===== The input
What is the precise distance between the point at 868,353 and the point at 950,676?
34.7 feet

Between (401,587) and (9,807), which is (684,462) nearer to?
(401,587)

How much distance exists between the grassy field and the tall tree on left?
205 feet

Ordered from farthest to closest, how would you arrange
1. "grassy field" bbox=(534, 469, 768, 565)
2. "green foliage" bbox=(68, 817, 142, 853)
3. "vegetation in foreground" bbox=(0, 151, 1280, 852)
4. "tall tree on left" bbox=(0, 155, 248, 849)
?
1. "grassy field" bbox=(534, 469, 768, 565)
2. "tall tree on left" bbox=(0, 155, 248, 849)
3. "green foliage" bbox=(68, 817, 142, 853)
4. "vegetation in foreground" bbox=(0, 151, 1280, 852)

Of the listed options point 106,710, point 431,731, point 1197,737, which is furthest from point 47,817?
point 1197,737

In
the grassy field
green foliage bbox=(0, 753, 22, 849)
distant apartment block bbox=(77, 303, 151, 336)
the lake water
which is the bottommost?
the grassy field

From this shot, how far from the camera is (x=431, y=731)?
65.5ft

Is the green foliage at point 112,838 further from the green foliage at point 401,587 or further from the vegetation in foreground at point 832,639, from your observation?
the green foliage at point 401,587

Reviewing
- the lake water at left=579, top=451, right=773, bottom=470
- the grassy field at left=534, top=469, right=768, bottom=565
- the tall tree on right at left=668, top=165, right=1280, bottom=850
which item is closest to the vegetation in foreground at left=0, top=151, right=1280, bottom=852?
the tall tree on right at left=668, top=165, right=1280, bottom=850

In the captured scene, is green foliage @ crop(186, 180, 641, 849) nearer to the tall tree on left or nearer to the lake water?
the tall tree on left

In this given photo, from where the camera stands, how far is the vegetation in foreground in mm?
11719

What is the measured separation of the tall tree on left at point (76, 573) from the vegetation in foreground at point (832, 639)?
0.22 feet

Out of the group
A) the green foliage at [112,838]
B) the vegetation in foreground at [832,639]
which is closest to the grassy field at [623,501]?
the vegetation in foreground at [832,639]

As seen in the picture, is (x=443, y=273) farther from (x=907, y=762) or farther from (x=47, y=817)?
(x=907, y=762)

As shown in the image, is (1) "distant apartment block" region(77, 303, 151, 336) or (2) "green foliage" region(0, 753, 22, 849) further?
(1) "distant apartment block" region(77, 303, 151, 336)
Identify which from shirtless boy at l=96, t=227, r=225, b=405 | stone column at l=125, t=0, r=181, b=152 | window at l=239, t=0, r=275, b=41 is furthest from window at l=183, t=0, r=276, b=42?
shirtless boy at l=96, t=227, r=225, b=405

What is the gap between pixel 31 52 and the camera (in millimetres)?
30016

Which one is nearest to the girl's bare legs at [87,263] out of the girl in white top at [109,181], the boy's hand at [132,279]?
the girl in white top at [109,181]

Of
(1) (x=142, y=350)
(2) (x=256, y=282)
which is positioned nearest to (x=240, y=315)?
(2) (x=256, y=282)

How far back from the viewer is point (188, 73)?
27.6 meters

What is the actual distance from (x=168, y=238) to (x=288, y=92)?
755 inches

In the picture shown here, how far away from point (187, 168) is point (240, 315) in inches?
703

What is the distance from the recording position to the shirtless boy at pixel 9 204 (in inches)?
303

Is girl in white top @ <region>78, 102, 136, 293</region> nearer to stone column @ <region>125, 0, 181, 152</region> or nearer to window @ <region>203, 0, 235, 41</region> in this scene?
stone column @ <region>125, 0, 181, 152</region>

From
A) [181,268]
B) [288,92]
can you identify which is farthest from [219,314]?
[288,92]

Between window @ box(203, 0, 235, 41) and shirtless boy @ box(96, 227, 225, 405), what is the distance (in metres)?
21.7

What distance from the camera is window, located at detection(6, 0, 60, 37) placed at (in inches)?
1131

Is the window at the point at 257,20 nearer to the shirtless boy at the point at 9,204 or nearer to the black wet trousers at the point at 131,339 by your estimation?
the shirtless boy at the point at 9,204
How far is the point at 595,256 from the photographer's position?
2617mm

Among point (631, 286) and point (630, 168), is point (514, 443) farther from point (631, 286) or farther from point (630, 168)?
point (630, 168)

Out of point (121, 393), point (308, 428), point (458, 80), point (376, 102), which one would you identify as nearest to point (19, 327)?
==========
Short task: Repeat every line of the records above exactly.

Correct response:
What is the precise distance between the point at 868,353 and the point at 950,676?
34.7 feet

Between (401,587) and (9,807), which is (684,462) nearer to?
(401,587)

How much distance exists between the grassy field and the tall tree on left?
205 feet

Ordered from farthest to closest, how would you arrange
1. "grassy field" bbox=(534, 469, 768, 565)
2. "green foliage" bbox=(68, 817, 142, 853)
3. "vegetation in foreground" bbox=(0, 151, 1280, 852)
4. "tall tree on left" bbox=(0, 155, 248, 849)
?
1. "grassy field" bbox=(534, 469, 768, 565)
2. "tall tree on left" bbox=(0, 155, 248, 849)
3. "green foliage" bbox=(68, 817, 142, 853)
4. "vegetation in foreground" bbox=(0, 151, 1280, 852)

Of the listed options point 106,710, point 431,731, point 1197,737, which is furthest from point 47,817?
point 1197,737

In
the grassy field
green foliage bbox=(0, 753, 22, 849)
distant apartment block bbox=(77, 303, 151, 336)
the lake water
which is the bottommost?
the grassy field

From this shot, how far from the camera is (x=431, y=731)?
65.5ft

Is the green foliage at point 112,838 further from the green foliage at point 401,587 or further from the vegetation in foreground at point 832,639, from your observation?
the green foliage at point 401,587

Reviewing
- the lake water at left=579, top=451, right=773, bottom=470
- the grassy field at left=534, top=469, right=768, bottom=565
- the tall tree on right at left=668, top=165, right=1280, bottom=850
which item is closest to the vegetation in foreground at left=0, top=151, right=1280, bottom=852?
the tall tree on right at left=668, top=165, right=1280, bottom=850

In the captured scene, is green foliage @ crop(186, 180, 641, 849) nearer to the tall tree on left or nearer to the lake water?
the tall tree on left

In this given photo, from where the camera stands, how far is the vegetation in foreground in mm?
11719

What is the measured separation of the tall tree on left at point (76, 573) from the vegetation in foreground at point (832, 639)?
0.22 feet

Out of the group
A) the green foliage at [112,838]
B) the vegetation in foreground at [832,639]
which is closest to the grassy field at [623,501]?
the vegetation in foreground at [832,639]

As seen in the picture, is (x=443, y=273) farther from (x=907, y=762) or farther from (x=47, y=817)?
(x=907, y=762)

As shown in the image, is (1) "distant apartment block" region(77, 303, 151, 336) or (2) "green foliage" region(0, 753, 22, 849) further?
(1) "distant apartment block" region(77, 303, 151, 336)
Identify which from shirtless boy at l=96, t=227, r=225, b=405 | stone column at l=125, t=0, r=181, b=152 | window at l=239, t=0, r=275, b=41 is furthest from window at l=183, t=0, r=276, b=42?
shirtless boy at l=96, t=227, r=225, b=405

What is the gap between pixel 31 52 and the camera (in millimetres)?
30016

Which one is nearest to the girl's bare legs at [87,263] out of the girl in white top at [109,181], the boy's hand at [132,279]?
the girl in white top at [109,181]

Of
(1) (x=142, y=350)
(2) (x=256, y=282)
which is positioned nearest to (x=240, y=315)?
(2) (x=256, y=282)

How far back from the viewer is point (188, 73)?
27.6 meters

What is the actual distance from (x=168, y=238) to (x=288, y=92)?
755 inches

In the picture shown here, how far away from point (187, 168) is point (240, 315) in inches?
703

What is the distance from the recording position to the shirtless boy at pixel 9 204 (in inches)?
303

Is girl in white top @ <region>78, 102, 136, 293</region> nearer to stone column @ <region>125, 0, 181, 152</region> or nearer to window @ <region>203, 0, 235, 41</region> in this scene?
stone column @ <region>125, 0, 181, 152</region>

From
A) [181,268]
B) [288,92]
can you identify which is farthest from [219,314]?
[288,92]

Between window @ box(203, 0, 235, 41) and shirtless boy @ box(96, 227, 225, 405), what is the distance (in metres)?
21.7

What distance from the camera is window, located at detection(6, 0, 60, 37) placed at (in inches)?
1131

Is the window at the point at 257,20 nearer to the shirtless boy at the point at 9,204 or nearer to the black wet trousers at the point at 131,339 by your estimation?
the shirtless boy at the point at 9,204
How far is the point at 595,256 from the photographer's position?
2617mm

Among point (631, 286) and point (630, 168), is point (514, 443) farther from point (631, 286) or farther from point (630, 168)?
point (630, 168)

Out of point (121, 393), point (308, 428), point (458, 80), point (376, 102), which one would you identify as nearest to point (19, 327)?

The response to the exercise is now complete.